All of the correct tiles are directly above one another. Once all of them are depressed, you hear a mechanism click inside the wall, something shifts at the top of the wall. Not clearly visible, but the depressed tiles form a perfect ladder up to the trap door in the ceiling.
5.
An inscription reads “The key to this door cannot be seen, though all can feel it. It cannot be held, although all have it except for the dead. From your mouth produce the answer.”
The answer is “breath” or “wind”. Blow into the hole (a little narrower than your finger) to open the door.
(Eh, this is a fiddly puzzle–put something non-essential behind it.)
6.
This is one of the rooms hidden behind the rotating statue puzzle. To open the secret door, you need to actually close the entrance door to this room by splitting the party, having half of the party rotate the statue out of alignment. This reveals the switch on the backside of the door that you opened to enter this room.
Once the secret door is opened, it stays opened, and the party can rejoin and go through the secret passage.
The secret passage holds some monsters to fight, of course.
7.
Maybe combine this with #2?
Flooded room with switch underwater. When flipped, all of the water flushes everyone into the next room and into a pit trap.
8.
A bunch of tiles covered with random objects.
A door has a symbol of an egg. Press all symbols that hatch from an egg. (Rooster, Snake, Fish, Frog).
Another door depicts a knight. Press all the symbols that are weapons (Shield, sword, bow). The incorrect answers: Crown, Whale, Shepherd’s Crook, Jug of Water, Cottage.
(Rating 2/5 stars. Kinda fiddly. Too escape roomy, not OSR puzzly enough.)
Secret Door, Secret Switch
Secret/secret doors should only be used in non-essential cases. They make good shortcuts to areas that can be reached in other ways. This lets skilled players access other areas earlier (like the Inner Sanctum), allows them to go around monsters they don't want to fight, and lets them sneak up behind monsters that they do want to fight.
1.
One of the giant statues is holding a treasure chest. Find a giant key, unlock the chest, and you can crawl through it into a new area (or maybe it just contains treasure).
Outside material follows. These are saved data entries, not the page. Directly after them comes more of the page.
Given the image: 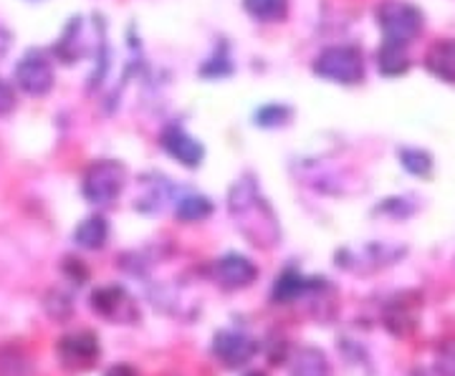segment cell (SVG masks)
Returning a JSON list of instances; mask_svg holds the SVG:
<instances>
[{"mask_svg": "<svg viewBox=\"0 0 455 376\" xmlns=\"http://www.w3.org/2000/svg\"><path fill=\"white\" fill-rule=\"evenodd\" d=\"M228 210L235 220V228L243 232V238L256 247H274L281 238L278 217L271 205L263 200L256 182L241 180L230 187Z\"/></svg>", "mask_w": 455, "mask_h": 376, "instance_id": "6da1fadb", "label": "cell"}, {"mask_svg": "<svg viewBox=\"0 0 455 376\" xmlns=\"http://www.w3.org/2000/svg\"><path fill=\"white\" fill-rule=\"evenodd\" d=\"M377 23L385 33L387 43L405 46L423 31V13H420V8H415L412 3H405V0H385L377 8Z\"/></svg>", "mask_w": 455, "mask_h": 376, "instance_id": "7a4b0ae2", "label": "cell"}, {"mask_svg": "<svg viewBox=\"0 0 455 376\" xmlns=\"http://www.w3.org/2000/svg\"><path fill=\"white\" fill-rule=\"evenodd\" d=\"M124 182H127L124 164L114 162V160H101V162H94L86 169L82 192L86 202H92V205H109L122 195Z\"/></svg>", "mask_w": 455, "mask_h": 376, "instance_id": "3957f363", "label": "cell"}, {"mask_svg": "<svg viewBox=\"0 0 455 376\" xmlns=\"http://www.w3.org/2000/svg\"><path fill=\"white\" fill-rule=\"evenodd\" d=\"M314 74L334 83H359L364 76L362 53L352 46H331L324 49L314 61Z\"/></svg>", "mask_w": 455, "mask_h": 376, "instance_id": "277c9868", "label": "cell"}, {"mask_svg": "<svg viewBox=\"0 0 455 376\" xmlns=\"http://www.w3.org/2000/svg\"><path fill=\"white\" fill-rule=\"evenodd\" d=\"M92 309L114 324H122V326H132L140 321V309L122 286H101L92 294Z\"/></svg>", "mask_w": 455, "mask_h": 376, "instance_id": "5b68a950", "label": "cell"}, {"mask_svg": "<svg viewBox=\"0 0 455 376\" xmlns=\"http://www.w3.org/2000/svg\"><path fill=\"white\" fill-rule=\"evenodd\" d=\"M101 354L99 349V339L92 331H76V333H66L59 341V359L66 369H89L94 366Z\"/></svg>", "mask_w": 455, "mask_h": 376, "instance_id": "8992f818", "label": "cell"}, {"mask_svg": "<svg viewBox=\"0 0 455 376\" xmlns=\"http://www.w3.org/2000/svg\"><path fill=\"white\" fill-rule=\"evenodd\" d=\"M256 351H259V344L243 331H218L212 336V354L230 369L245 366L256 356Z\"/></svg>", "mask_w": 455, "mask_h": 376, "instance_id": "52a82bcc", "label": "cell"}, {"mask_svg": "<svg viewBox=\"0 0 455 376\" xmlns=\"http://www.w3.org/2000/svg\"><path fill=\"white\" fill-rule=\"evenodd\" d=\"M16 83L18 89H23L31 97H46L53 89V68L44 56L28 53L18 61Z\"/></svg>", "mask_w": 455, "mask_h": 376, "instance_id": "ba28073f", "label": "cell"}, {"mask_svg": "<svg viewBox=\"0 0 455 376\" xmlns=\"http://www.w3.org/2000/svg\"><path fill=\"white\" fill-rule=\"evenodd\" d=\"M212 276L228 291H238V288H248L259 278V268L241 253H226L212 265Z\"/></svg>", "mask_w": 455, "mask_h": 376, "instance_id": "9c48e42d", "label": "cell"}, {"mask_svg": "<svg viewBox=\"0 0 455 376\" xmlns=\"http://www.w3.org/2000/svg\"><path fill=\"white\" fill-rule=\"evenodd\" d=\"M163 147L172 160H178L182 167H190V169L200 167L205 160V147L193 134H188L182 127H175V124L163 131Z\"/></svg>", "mask_w": 455, "mask_h": 376, "instance_id": "30bf717a", "label": "cell"}, {"mask_svg": "<svg viewBox=\"0 0 455 376\" xmlns=\"http://www.w3.org/2000/svg\"><path fill=\"white\" fill-rule=\"evenodd\" d=\"M427 71L445 83H455V38H445L433 43L425 56Z\"/></svg>", "mask_w": 455, "mask_h": 376, "instance_id": "8fae6325", "label": "cell"}, {"mask_svg": "<svg viewBox=\"0 0 455 376\" xmlns=\"http://www.w3.org/2000/svg\"><path fill=\"white\" fill-rule=\"evenodd\" d=\"M319 280H309L304 278L301 273H296V270H286V273H281L274 283V301L276 303H293V301H299L301 295H307L316 286Z\"/></svg>", "mask_w": 455, "mask_h": 376, "instance_id": "7c38bea8", "label": "cell"}, {"mask_svg": "<svg viewBox=\"0 0 455 376\" xmlns=\"http://www.w3.org/2000/svg\"><path fill=\"white\" fill-rule=\"evenodd\" d=\"M291 376H331V366L324 351L319 349H299L291 361Z\"/></svg>", "mask_w": 455, "mask_h": 376, "instance_id": "4fadbf2b", "label": "cell"}, {"mask_svg": "<svg viewBox=\"0 0 455 376\" xmlns=\"http://www.w3.org/2000/svg\"><path fill=\"white\" fill-rule=\"evenodd\" d=\"M74 240L82 247H86V250L104 247V243L109 240V225H107V220L101 215H92V217L82 220L76 225V230H74Z\"/></svg>", "mask_w": 455, "mask_h": 376, "instance_id": "5bb4252c", "label": "cell"}, {"mask_svg": "<svg viewBox=\"0 0 455 376\" xmlns=\"http://www.w3.org/2000/svg\"><path fill=\"white\" fill-rule=\"evenodd\" d=\"M385 326L390 328L395 336H407L418 326V309L405 301H395L385 309Z\"/></svg>", "mask_w": 455, "mask_h": 376, "instance_id": "9a60e30c", "label": "cell"}, {"mask_svg": "<svg viewBox=\"0 0 455 376\" xmlns=\"http://www.w3.org/2000/svg\"><path fill=\"white\" fill-rule=\"evenodd\" d=\"M377 66H379V71H382L385 76H400V74H405L407 66H410L405 46H400V43H387V41H385V46L377 53Z\"/></svg>", "mask_w": 455, "mask_h": 376, "instance_id": "2e32d148", "label": "cell"}, {"mask_svg": "<svg viewBox=\"0 0 455 376\" xmlns=\"http://www.w3.org/2000/svg\"><path fill=\"white\" fill-rule=\"evenodd\" d=\"M175 213H178L180 220H185V223H200V220L211 217L212 202L205 195H196V192H190V195L180 197Z\"/></svg>", "mask_w": 455, "mask_h": 376, "instance_id": "e0dca14e", "label": "cell"}, {"mask_svg": "<svg viewBox=\"0 0 455 376\" xmlns=\"http://www.w3.org/2000/svg\"><path fill=\"white\" fill-rule=\"evenodd\" d=\"M243 8L259 20H281L289 11V0H243Z\"/></svg>", "mask_w": 455, "mask_h": 376, "instance_id": "ac0fdd59", "label": "cell"}, {"mask_svg": "<svg viewBox=\"0 0 455 376\" xmlns=\"http://www.w3.org/2000/svg\"><path fill=\"white\" fill-rule=\"evenodd\" d=\"M400 162H403L407 172H412L418 177H427L430 169H433V160H430V154L423 152V149H403L400 152Z\"/></svg>", "mask_w": 455, "mask_h": 376, "instance_id": "d6986e66", "label": "cell"}, {"mask_svg": "<svg viewBox=\"0 0 455 376\" xmlns=\"http://www.w3.org/2000/svg\"><path fill=\"white\" fill-rule=\"evenodd\" d=\"M289 116H291L289 106L268 104V106H263L259 114H256V124H260V127H281V124L289 121Z\"/></svg>", "mask_w": 455, "mask_h": 376, "instance_id": "ffe728a7", "label": "cell"}, {"mask_svg": "<svg viewBox=\"0 0 455 376\" xmlns=\"http://www.w3.org/2000/svg\"><path fill=\"white\" fill-rule=\"evenodd\" d=\"M435 374L455 376V344L445 346V349L440 351L438 361H435Z\"/></svg>", "mask_w": 455, "mask_h": 376, "instance_id": "44dd1931", "label": "cell"}, {"mask_svg": "<svg viewBox=\"0 0 455 376\" xmlns=\"http://www.w3.org/2000/svg\"><path fill=\"white\" fill-rule=\"evenodd\" d=\"M16 109V89L5 79H0V116L11 114Z\"/></svg>", "mask_w": 455, "mask_h": 376, "instance_id": "7402d4cb", "label": "cell"}, {"mask_svg": "<svg viewBox=\"0 0 455 376\" xmlns=\"http://www.w3.org/2000/svg\"><path fill=\"white\" fill-rule=\"evenodd\" d=\"M107 376H140V374L132 369L130 364H116V366H112V369L107 372Z\"/></svg>", "mask_w": 455, "mask_h": 376, "instance_id": "603a6c76", "label": "cell"}, {"mask_svg": "<svg viewBox=\"0 0 455 376\" xmlns=\"http://www.w3.org/2000/svg\"><path fill=\"white\" fill-rule=\"evenodd\" d=\"M245 376H266L263 372H251V374H245Z\"/></svg>", "mask_w": 455, "mask_h": 376, "instance_id": "cb8c5ba5", "label": "cell"}, {"mask_svg": "<svg viewBox=\"0 0 455 376\" xmlns=\"http://www.w3.org/2000/svg\"><path fill=\"white\" fill-rule=\"evenodd\" d=\"M31 3H41V0H31Z\"/></svg>", "mask_w": 455, "mask_h": 376, "instance_id": "d4e9b609", "label": "cell"}]
</instances>
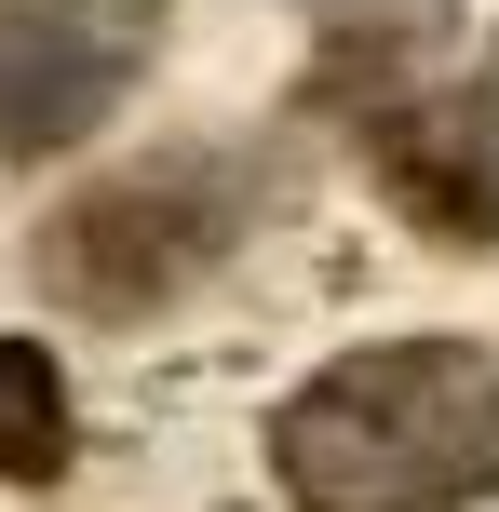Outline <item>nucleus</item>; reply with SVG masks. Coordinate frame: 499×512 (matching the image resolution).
<instances>
[{
	"instance_id": "f257e3e1",
	"label": "nucleus",
	"mask_w": 499,
	"mask_h": 512,
	"mask_svg": "<svg viewBox=\"0 0 499 512\" xmlns=\"http://www.w3.org/2000/svg\"><path fill=\"white\" fill-rule=\"evenodd\" d=\"M284 512H473L499 486V351L486 337H365L270 405Z\"/></svg>"
},
{
	"instance_id": "f03ea898",
	"label": "nucleus",
	"mask_w": 499,
	"mask_h": 512,
	"mask_svg": "<svg viewBox=\"0 0 499 512\" xmlns=\"http://www.w3.org/2000/svg\"><path fill=\"white\" fill-rule=\"evenodd\" d=\"M257 230V162L189 135V149L108 162L68 203L27 230V270L41 297H68L81 324H135V310H176L203 270H230V243Z\"/></svg>"
},
{
	"instance_id": "7ed1b4c3",
	"label": "nucleus",
	"mask_w": 499,
	"mask_h": 512,
	"mask_svg": "<svg viewBox=\"0 0 499 512\" xmlns=\"http://www.w3.org/2000/svg\"><path fill=\"white\" fill-rule=\"evenodd\" d=\"M176 0H0V162H68L135 95Z\"/></svg>"
},
{
	"instance_id": "20e7f679",
	"label": "nucleus",
	"mask_w": 499,
	"mask_h": 512,
	"mask_svg": "<svg viewBox=\"0 0 499 512\" xmlns=\"http://www.w3.org/2000/svg\"><path fill=\"white\" fill-rule=\"evenodd\" d=\"M351 135H365L378 203H392L432 256H486L499 243V81L486 68L473 81H459V68L405 81V95L351 108Z\"/></svg>"
},
{
	"instance_id": "39448f33",
	"label": "nucleus",
	"mask_w": 499,
	"mask_h": 512,
	"mask_svg": "<svg viewBox=\"0 0 499 512\" xmlns=\"http://www.w3.org/2000/svg\"><path fill=\"white\" fill-rule=\"evenodd\" d=\"M81 418H68V364L41 351V337H0V486L41 499L54 472H68Z\"/></svg>"
}]
</instances>
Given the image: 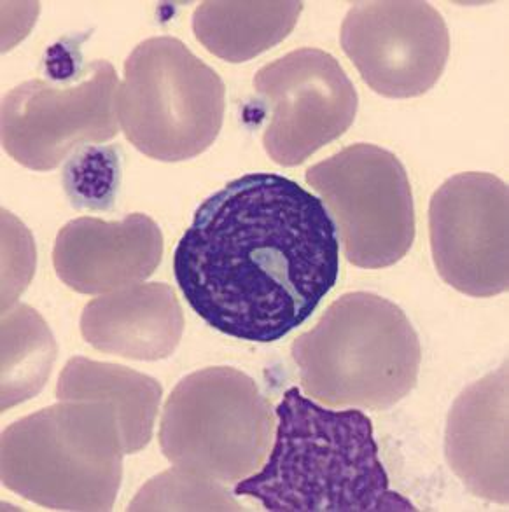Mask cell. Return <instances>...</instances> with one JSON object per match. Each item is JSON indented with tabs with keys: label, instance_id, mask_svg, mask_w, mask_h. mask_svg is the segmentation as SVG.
Instances as JSON below:
<instances>
[{
	"label": "cell",
	"instance_id": "1",
	"mask_svg": "<svg viewBox=\"0 0 509 512\" xmlns=\"http://www.w3.org/2000/svg\"><path fill=\"white\" fill-rule=\"evenodd\" d=\"M174 273L212 329L273 343L310 319L335 287L340 240L321 198L279 173H247L196 208Z\"/></svg>",
	"mask_w": 509,
	"mask_h": 512
},
{
	"label": "cell",
	"instance_id": "2",
	"mask_svg": "<svg viewBox=\"0 0 509 512\" xmlns=\"http://www.w3.org/2000/svg\"><path fill=\"white\" fill-rule=\"evenodd\" d=\"M275 439L256 474L235 495L270 512L417 511L391 490L373 423L361 409H336L289 388L275 409Z\"/></svg>",
	"mask_w": 509,
	"mask_h": 512
},
{
	"label": "cell",
	"instance_id": "3",
	"mask_svg": "<svg viewBox=\"0 0 509 512\" xmlns=\"http://www.w3.org/2000/svg\"><path fill=\"white\" fill-rule=\"evenodd\" d=\"M305 394L328 408L385 411L419 380L422 348L406 313L373 292H347L291 346Z\"/></svg>",
	"mask_w": 509,
	"mask_h": 512
},
{
	"label": "cell",
	"instance_id": "4",
	"mask_svg": "<svg viewBox=\"0 0 509 512\" xmlns=\"http://www.w3.org/2000/svg\"><path fill=\"white\" fill-rule=\"evenodd\" d=\"M125 455L111 404L58 401L4 430L2 483L55 511H111Z\"/></svg>",
	"mask_w": 509,
	"mask_h": 512
},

(Might make for a fun, simple AHA! moment when the party finds a giant stone key.)
2.
Fountain pipe comes out of the wall, and water spurts from a fish head. Examining it reveals that the pipe connected to the fish head is pretty big. Knock the fish head off and start crawling.
(For exploration completionists.)
3.
Behind a mirror. No clues for this one--you just gotta smash it.
(For exploration completionists, and vandals.)
4.
The bottom of a pit trap. The floor and 3 walls are covered in spikes. The fourth wall is hollow. One of the wall spikes can be rotated to open the door.
(Maybe too easy? It's tough to tell. Players walk past this kind of stuff all the time.)